А настроение молодой женщины, успевшей сообщить Эммелине, что в Лоуэлле она хочет зваться Флориной, вдруг резко переменилось. Она заявила, что хочет начать все сначала. Ей двадцать три года – хоронить себя рано. Устроившись на работу, она, может, сумеет пристроить Бернарда. Он старший, ему уже пять, и в съемщики он сгодится. Для своих лет мальчик шустрый, а эту работу почти всегда делают дети; во всяком случае, так говорила ей одна девушка с фабрики, Ханна по-прежнему продолжала сидеть с закрытыми глазами, но выражение лица, пожалуй, стало жестче. Окинув взглядом спавшего на руках у Флорины кудрявого малыша и крошечную девчушку у себя на коленях, Эммелина подумала, но спросить не посмела, что будет с ними, если мать станет работать. Но, как бы почувствовав этот вопрос, Флорина сама заявила, что непременно разыщет такой пансион, где хозяйка возьмется не только сдавать жилье, но и присматривать за детьми.

– А разве в Лоуэлле есть такие пансионы? – удивилась Эммелина.

– В Лоуэлле есть все, – яростно возразила Флорина, так нажимая на каждое слово, что, невзирая на диалект, не понять ее было нельзя. – Нелли Палмер провела в Лоуэлле два года, – продолжала она тем же тоном, намереваясь, хотя Эммелина не стала с ней спорить, до конца выдать все доводы в защиту своей точки зрения, – и вернулась с четырьмя платьями, двумя шляпками, шалью и кружевами для подвенечного наряда. И это притом, что она и домой деньги слала. Вот так!
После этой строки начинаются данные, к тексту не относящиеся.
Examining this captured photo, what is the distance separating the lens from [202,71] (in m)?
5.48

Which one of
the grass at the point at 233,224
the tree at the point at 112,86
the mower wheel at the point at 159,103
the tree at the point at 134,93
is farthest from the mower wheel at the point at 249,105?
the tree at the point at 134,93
Держать на руках малышку, которую звали Маргарет, становилось все тяжелее, да и скамейка, казалось, делалась все неудобнее. Устав от длинных излияний, Флорина не то заснула, не то забылась. А Эммелина сидела, застыв в неподвижности: стоило ей шевельнуться, крошка сразу вцеплялась в нее какой-то судорожной хваткой. И когда вечером они остановились на ночлег, продолжала держаться за Эммелину и, плача, не соглашалась ее отпускать, пока та наконец не дала слово, что ночью они будут спать на одной кровати. Ханна, по-прежнему не разговаривавшая с Флориной, услыхав о таком договоре, только сказала, что это глупо.